Una vicinanza, quella condivisa dalle Forze dell'Ordine, che ha scatenato l'indignazione di centinaia di donne, aprendo il vaso di Pandora dei casi in cui, secondo le accuse riportate nei loro commenti, gli operatori non avrebbero creduto a chi segnalava abusi, come vittima o testimone.
Migliaia di testimonianze hanno subissato di critiche il post, riportando storie che delineano una realtà ben diversa da quella raccontata nelle istituzioni, e che fa luce su un'altra grande questione legata alla violenza di genere: la mancanza, talvolta, di tutela da parte degli organi preposti.
“Torna quando ti avranno stuprata. Così mi avete detto quando sono venuta a denunciare”, si legge. “Signorina, ma è normale litigare” e ancora “È riuscito a violentarti? No, allora non possiamo farci niente”.
Un'utente ha raccontato: "Mi hanno minacciata di morte. Vi ho portato gli screen. Nomi e cognomi. Non avete preso la denuncia neanche in quel caso. Un altro stalker è riuscito ad avere il numero di mio nonno, della madre del mio fratellastro, a risalire alla mia vecchia scuola elementare per chiedere dove abitassi. E quando la cosa è stata denunciata, avete detto che vi sembrava innocuo. E ANCORA UNA VOLTA NON È SUCCESSO NULLA".
Poi: "Quando sono stata trascinata in un parcheggio di forza e sono venuta a denunciare mi avete apostrofato come 'quella a cui hanno dato un boffetto sul sedere'. Mi avevano trascinato di peso in un parcheggio. Mi avete chiesto com'ero vestita. Avete tentato di dare la colpa a un centro sociale poco distante per avere una scusa per chiuderlo. Siete il motivo per cui quando sono stata stuprata non sono andata a denunciare".
Infine, un altro tragico epilogo: "'Non siete sole’. Peccato però che, nonostante le numerose denunce fatte, mia cugina sia finita ad arricchire la tristissima e dolorosa statistica dei femminicidi del 2016. Non aggiungo altro".

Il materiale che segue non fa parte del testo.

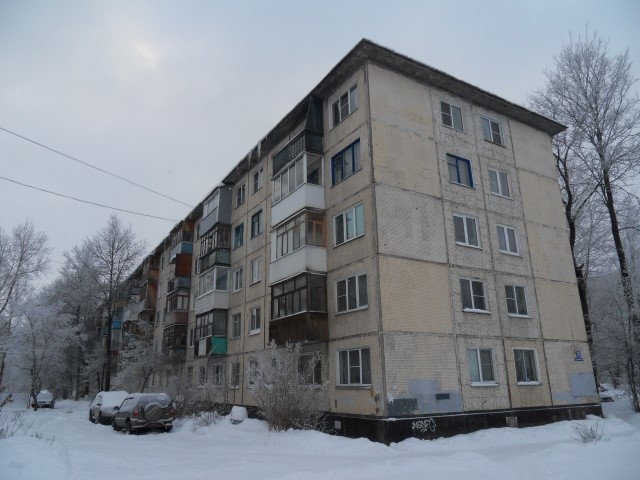 обл. Новгородская, г. Великий Новгород, ул. Космонавтов, д. 20, к. 2-фасад здания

“Perché anziché condividere queste frasi inutili non cominciate a formare il vostro personale per poter far fronte a queste situazioni?”; “Siete parte sistemica del problema”; “Ma se siete i primi a non crederci quando veniamo a denunciare? Se davvero volessimo distruggere tutto sareste i primi a venire a prenderci coi manganelli”. È questo quanto le donne che hanno deciso di esporsi sul noto social chiedono alle Forze dell'ordine, che le parole non restino tali, anche in occasione del 25 novembre, Giornata internazionale per l'eliminazione della violenza sulle donne e dopo l'ennesima vita stroncata.